── DOCUMENT

Porter plusieurs casquettes
Dominique Tardif
2014-03-12 14:15:00
La petite histoire veut que j’aie grandi dans une maison où ma mère était très volubile. Le seul moment où le silence primait vraiment était quand elle écoutant l’émission de Perry Mason!, dit-il en riant. C’est justement de là que j’ai pris ma première inspiration pour le droit : si une profession pouvait faire taire ma mère, je pouvais moi-même m’y diriger pour avoir un jour la chance de pouvoir dire quelque chose!!! , ajoute-t-il.
Plus sérieusement - et en dehors de Perry Mason -, j’ai, alors que j’étais au Cégep, assisté à une conférence d’Ian Sinclair, alors président de Canadien Pacific. C’est un peu ironique, considérant le domaine dans lequel je travaille aujourd’hui! Une chose m’avait frappé pendant son discours : il affirmait que ce qui lui avait permis de devenir président était sa formation en droit. En effet, la formation en droit et la pratique permettaient d’acquérir deux choses essentielles selon lui, à savoir la capacité d’analyse et de synthèse, d’une part, et l’aptitude à communiquer clairement et sans ambages son opinion et sa vision des choses, d’autre part. Son discours m’a certainement donné envie de devenir avocat en entreprise.
2. Quel est le plus grand défi professionnel auquel vous avez fait face au cours de votre carrière?
Ma plus grande réalisation professionnelle a été de voir évoluer vers des postes de haute direction des gens que j’ai identifiés ou embauchés, à qui je me suis associé ou qui ont travaillé sous ma supervision. Quand on embauche quelqu’un, on ne sait pas toujours ce que l’avenir nous réserve; il y a une part de ‘jeu de chance’ dans tout cela. J’ai cependant, pour ma part, eu l’occasion de travailler avec des gens qui ont atteint de grands sommets dans le monde des affaires.
Mon plus grand défi, quant à lui, a été de m’assurer de côtoyer, tout au long de ma carrière, ces gens qui développent une ambition personnelle et qui ‘se lèvent le matin avec une volonté de faire des choses’. Je trouve ces gens inspirants et stimulants; ce sont par ailleurs souvent des individus qui sont curieux intellectuellement et qui ont un haut niveau d’énergie. Il s’agit d’un défi puisque la plupart des gens cherchent à devenir meilleur dans ce qu’ils font, sans pour autant rêver de gravir les sommets ou de devenir président de leur organisation. L’ambition, ai-je réalisé, tu nais ou non avec cela; ça ne s’achète tout simplement pas!

────

CONSIGNE DONNÉE 1
Traduisez en anglais cette phrase du document : « Son discours m’a certainement donné envie de devenir avocat en entreprise. »
CONSIGNE DONNÉE 2
Poursuivez le document sur le parcours de cet avocat d’entreprise en reprenant après sa dernière phrase.

── DONNÉES ENREGISTRÉES

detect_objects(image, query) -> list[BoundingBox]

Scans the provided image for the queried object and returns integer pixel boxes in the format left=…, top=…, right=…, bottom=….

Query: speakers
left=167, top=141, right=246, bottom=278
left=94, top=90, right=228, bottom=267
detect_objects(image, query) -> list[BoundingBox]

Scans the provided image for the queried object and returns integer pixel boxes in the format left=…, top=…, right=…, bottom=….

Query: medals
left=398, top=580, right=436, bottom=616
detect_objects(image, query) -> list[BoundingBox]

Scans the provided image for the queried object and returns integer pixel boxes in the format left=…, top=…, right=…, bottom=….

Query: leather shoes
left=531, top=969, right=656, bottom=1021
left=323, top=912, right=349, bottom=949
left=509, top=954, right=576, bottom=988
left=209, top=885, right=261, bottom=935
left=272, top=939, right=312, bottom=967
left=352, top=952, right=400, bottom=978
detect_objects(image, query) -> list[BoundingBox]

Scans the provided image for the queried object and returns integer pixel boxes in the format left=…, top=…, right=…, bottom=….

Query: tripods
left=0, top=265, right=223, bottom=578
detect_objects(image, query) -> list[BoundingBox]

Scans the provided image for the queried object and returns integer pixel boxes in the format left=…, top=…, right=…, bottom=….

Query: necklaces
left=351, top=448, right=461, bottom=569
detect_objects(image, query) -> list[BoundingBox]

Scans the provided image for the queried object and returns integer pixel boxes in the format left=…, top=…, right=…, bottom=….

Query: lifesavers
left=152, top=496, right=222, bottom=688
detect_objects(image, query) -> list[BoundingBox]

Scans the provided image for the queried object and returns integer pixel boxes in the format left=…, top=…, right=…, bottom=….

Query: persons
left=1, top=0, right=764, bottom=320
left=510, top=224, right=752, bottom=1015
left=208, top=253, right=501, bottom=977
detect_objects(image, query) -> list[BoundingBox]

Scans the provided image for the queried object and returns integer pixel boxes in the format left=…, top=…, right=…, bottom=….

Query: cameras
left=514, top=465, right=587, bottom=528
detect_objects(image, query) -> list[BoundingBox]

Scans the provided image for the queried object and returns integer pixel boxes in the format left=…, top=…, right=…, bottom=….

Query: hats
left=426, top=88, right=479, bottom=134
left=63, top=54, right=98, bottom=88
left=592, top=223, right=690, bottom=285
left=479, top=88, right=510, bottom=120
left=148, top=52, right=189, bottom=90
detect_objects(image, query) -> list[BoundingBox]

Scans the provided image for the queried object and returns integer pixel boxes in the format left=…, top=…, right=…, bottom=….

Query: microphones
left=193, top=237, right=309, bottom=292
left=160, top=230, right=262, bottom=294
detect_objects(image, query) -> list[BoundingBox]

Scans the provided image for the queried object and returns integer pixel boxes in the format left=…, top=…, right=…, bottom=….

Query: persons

────

BONNE RÉPONSE 1
His speech certainly made me want to become a corporate lawyer.

BONNE RÉPONSE 2
3. Si vous aviez une baguette magique, que changeriez-vous à la pratique du droit?
J’éliminerais la facturation à l’heure, qui est une incongruité du monde professionnel surtout limitée, d’ailleurs, aux avocats. On facture à l’acte en médecine, en ingénierie, en comptabilité et en conseil stratégique mais, pour une raison quelconque, ce n’est toujours pas le cas en droit. Il n’est conséquemment pas possible pour quelqu’un qui retient les services d’un avocat de savoir combien il en coûtera exactement.
À mon avis, cette façon de procéder n’est pas à l’avantage de notre profession. En effet, il y aurait davantage de travail confié aux avocats si les gens avaient une idée du prix des services qu’ils se procuraient. Ma propre expérience du monde des affaires me fait conclure que la certitude amène toujours plus d’opportunités que l’inverse. Face à l’incertain, l’humain hésite et trouve d’autres façons de parvenir à ses fins. Transposé à la réalité d’un chef de contentieux, cela signifie que moins de travail est envoyé aux avocats externes. Pourquoi? Parce que l’incertitude peut parfois créer plus de problèmes à l’interne qu’une capacité de prévoir, de budgéter et de gérer ses dépenses.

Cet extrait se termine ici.